▸ Actions to take
A: Summarize the Ask a Professor announcement in two sentences.
B: Reproduce the Ask a Professor announcement word for word from "Having been a" to "cultural public life.".

▸ Extract
----

Ask a Professor
Submit a question you'd like me to explore in my new Ask a Professor series.
Having been a professor for more than twenty-five years, I’m accustomed to a steady stream of questions—often wide-ranging ones—and to doing my best to answer as many of them as I can.
Some of those questions are about substance: the material itself, the arguments, the ideas. On this Substack, that means questions about anything I’m writing, anything I’m thinking about, or anything you’re thinking about that touches on law, politics, power, and intellectual or cultural public life.
But many of the questions I’ve received over the years are about something else entirely: they fall into what you might call the zone of mentorship. People want to know how to shape a career, how to make difficult decisions, how to evaluate tradeoffs, and how to think clearly about the lives they’re trying to build. Often they’re not only looking for advice about what to do, but for guidance about how to think: what habits, methods, or frameworks might help them design a career, a job, or a life that reflects their values.
Over time, I’ve come to really enjoy this part of the work. I like attempting to understand someone’s situation, clarify what’s at stake, and offer a perspective that might be genuinely helpful. A good solution points people in a direction they actually want to go, and helps them strategize to get there. I’ve learned, in the process, that questions can be consequential in ways we don’t always anticipate. I even met my wife because she once called me to ask a very large question: What is the meaning of life?
So I’m experimenting with a series I’m calling Ask a Professor.

----

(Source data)
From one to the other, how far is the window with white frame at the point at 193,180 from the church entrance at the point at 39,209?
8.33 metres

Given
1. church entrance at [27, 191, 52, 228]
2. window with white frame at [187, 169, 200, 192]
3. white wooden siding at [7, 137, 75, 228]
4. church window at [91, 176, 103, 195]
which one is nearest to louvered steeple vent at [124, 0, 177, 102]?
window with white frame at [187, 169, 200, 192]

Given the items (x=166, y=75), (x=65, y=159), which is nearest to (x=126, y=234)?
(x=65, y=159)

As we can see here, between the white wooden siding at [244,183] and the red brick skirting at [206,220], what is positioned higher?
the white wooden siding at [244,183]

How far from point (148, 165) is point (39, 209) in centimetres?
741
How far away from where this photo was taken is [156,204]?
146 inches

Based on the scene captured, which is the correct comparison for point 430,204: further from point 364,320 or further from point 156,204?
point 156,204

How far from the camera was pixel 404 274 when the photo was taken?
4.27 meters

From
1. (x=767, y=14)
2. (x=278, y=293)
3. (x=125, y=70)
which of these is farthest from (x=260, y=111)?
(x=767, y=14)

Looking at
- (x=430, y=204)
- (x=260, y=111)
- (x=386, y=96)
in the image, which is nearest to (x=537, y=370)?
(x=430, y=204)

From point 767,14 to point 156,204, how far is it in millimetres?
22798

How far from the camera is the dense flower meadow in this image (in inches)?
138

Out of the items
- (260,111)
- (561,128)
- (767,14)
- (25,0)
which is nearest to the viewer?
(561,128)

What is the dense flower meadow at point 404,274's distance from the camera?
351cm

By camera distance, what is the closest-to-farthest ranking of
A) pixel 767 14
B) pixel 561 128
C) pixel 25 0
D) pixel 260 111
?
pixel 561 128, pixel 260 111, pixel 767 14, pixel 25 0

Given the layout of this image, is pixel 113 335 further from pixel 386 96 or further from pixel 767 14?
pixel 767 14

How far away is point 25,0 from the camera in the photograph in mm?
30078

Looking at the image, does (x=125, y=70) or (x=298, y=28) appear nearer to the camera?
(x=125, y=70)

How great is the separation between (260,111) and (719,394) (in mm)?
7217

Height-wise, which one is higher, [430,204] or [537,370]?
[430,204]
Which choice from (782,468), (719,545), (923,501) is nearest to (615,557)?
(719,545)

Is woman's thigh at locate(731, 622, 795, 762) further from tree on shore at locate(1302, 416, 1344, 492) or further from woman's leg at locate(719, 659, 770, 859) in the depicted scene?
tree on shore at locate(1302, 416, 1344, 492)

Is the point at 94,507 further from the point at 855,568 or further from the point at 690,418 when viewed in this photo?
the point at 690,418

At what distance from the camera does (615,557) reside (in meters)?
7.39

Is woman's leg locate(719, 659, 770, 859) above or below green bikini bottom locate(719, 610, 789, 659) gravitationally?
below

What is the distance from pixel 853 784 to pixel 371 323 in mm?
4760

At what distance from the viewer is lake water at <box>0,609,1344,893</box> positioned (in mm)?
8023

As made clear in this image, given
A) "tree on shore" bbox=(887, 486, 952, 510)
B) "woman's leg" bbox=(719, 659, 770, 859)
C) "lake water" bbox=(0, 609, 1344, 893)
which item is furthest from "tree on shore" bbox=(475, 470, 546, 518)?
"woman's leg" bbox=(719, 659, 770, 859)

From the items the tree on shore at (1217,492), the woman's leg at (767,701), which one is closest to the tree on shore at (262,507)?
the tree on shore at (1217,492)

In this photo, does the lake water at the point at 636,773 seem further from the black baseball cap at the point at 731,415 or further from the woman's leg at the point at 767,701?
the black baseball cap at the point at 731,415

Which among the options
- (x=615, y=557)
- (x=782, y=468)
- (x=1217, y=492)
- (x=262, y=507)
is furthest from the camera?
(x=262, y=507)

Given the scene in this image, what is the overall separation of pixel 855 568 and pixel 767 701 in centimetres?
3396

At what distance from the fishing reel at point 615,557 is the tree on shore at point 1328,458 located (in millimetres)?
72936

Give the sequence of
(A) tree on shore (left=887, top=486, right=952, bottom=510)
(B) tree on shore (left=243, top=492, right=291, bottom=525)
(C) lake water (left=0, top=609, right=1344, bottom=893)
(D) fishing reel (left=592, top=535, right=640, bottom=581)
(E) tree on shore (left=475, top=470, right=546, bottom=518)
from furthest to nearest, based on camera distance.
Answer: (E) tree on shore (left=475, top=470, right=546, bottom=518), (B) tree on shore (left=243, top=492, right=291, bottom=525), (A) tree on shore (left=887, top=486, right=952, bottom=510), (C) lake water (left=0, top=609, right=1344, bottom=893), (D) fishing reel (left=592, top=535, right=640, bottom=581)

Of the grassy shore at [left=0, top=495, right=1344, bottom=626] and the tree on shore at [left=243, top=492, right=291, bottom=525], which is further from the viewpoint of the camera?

----

▸ Full answers
A: A professor of more than twenty-five years, used to a steady stream of questions, is launching a series called Ask a Professor and invites readers to submit questions for it. The questions may concern substance, such as law, politics, power, and intellectual or cultural public life, or mentorship, such as shaping a career and making difficult decisions, a part of the work the writer has come to enjoy.

B:
Having been a professor for more than twenty-five years, I’m accustomed to a steady stream of questions—often wide-ranging ones—and to doing my best to answer as many of them as I can.
Some of those questions are about substance: the material itself, the arguments, the ideas. On this Substack, that means questions about anything I’m writing, anything I’m thinking about, or anything you’re thinking about that touches on law, politics, power, and intellectual or cultural public life.